* REQUIREMENT 1
Summarize the SPARQL page below in two sentences.

* PASSAGE TO READ
+++
# SPARQL

The __Semantic Web__ is an extension of the World Wide Web that aims to make information on the web more meaningful and interconnected. It's based on the idea that web content should not only be readable by humans but also interpretable by machines. The goal is to enable machines to understand the context, meaning, and relationships between different pieces of information. Key components of the Semantic Web include:

1. __Resource Description Framework (RDF)__ is a standard model for representing and interchanging data on the Web. RDF's basic unit of information is given as a __triple__ composed of a subject (s), a predicate (p), and an object (o). In each triple: 
    - the __subject__ represents a fact on a thing being 
    - the __predicate__ represents a specific property 
    - the __object__ a given value. (Curâe and Blin. 2014)

    
2. __Web Ontology Language (OWL)__: A language for creating ontologies, which define relationships and categories of things in a specific domain. OWL allows for the formal description of concepts and their relationships.

3. __SPARQL__ is a recursive acronym for SPARQL Protocol and RDF Query Language. SPARQL is able to retrieve and manipulate data stored in Resource Description Framework (RDF) format and allows for a query to consist of triple patterns. A __SPARQL Endpoint__ is web service that allows you to query and interact with RDF (Resource Description Framework) data using SPARQL.


__Linked Open Data (LOD)__ is essentially a specific implementation or application of Semantic Web principles.

## Useful Sites

#### General
- [Introduction to SPARQL, RDF, and LOD](https://github.com/o-date/sparql-and-lod/blob/master/sparql-intro.ipynb), a Jupyter Notebook by Shawn Graham
- [SPARQL 1.1 Query Language](https://www.w3.org/TR/sparql11-query/)
- [SPARQL Query Validator](https://sparql.org/query-validator.html)

#### Nomisma.org
- [Nomisma.org SPARQL Endpoint](http://nomisma.org/sparql/)
- [SPARQL Examples from Nomisma.org](http://nomisma.org/documentation/sparql/)

#### Wikidata
- [Wikidata](https://www.wikidata.org/wiki/Wikidata:Main_Page)
- [Wikidata's SPARQL Tutorial](https://www.wikidata.org/wiki/Wikidata:SPARQL_tutorial)
- [Wikidata Query Service](https://query.wikidata.org/)
- [Tutorial on how to build SPARQL queries on Wikidata](https://www.youtube.com/watch?v=YC6jyl4hAxQ)
- [Petscan](https://petscan.wmflabs.org/)
+++
* RECORDED DATA

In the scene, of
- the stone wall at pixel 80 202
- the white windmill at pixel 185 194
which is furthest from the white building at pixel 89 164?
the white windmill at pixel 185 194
+++
* REQUIREMENT 2
Rewrite the record above, substituting "brick wall" for "stone wall" and changing nothing else.

* WRITTEN REPLY 1
The Semantic Web extends the World Wide Web so that machines as well as humans can interpret web content. Its key components are RDF, which represents data as subject-predicate-object triples; OWL, a language for creating ontologies; and SPARQL, which retrieves and manipulates RDF data using triple patterns, and the page lists useful sites on SPARQL, including resources from Nomisma.org and Wikidata.

* WRITTEN REPLY 2
In the scene, of
- the brick wall at pixel 80 202
- the white windmill at pixel 185 194
which is furthest from the white building at pixel 89 164?
the white windmill at pixel 185 194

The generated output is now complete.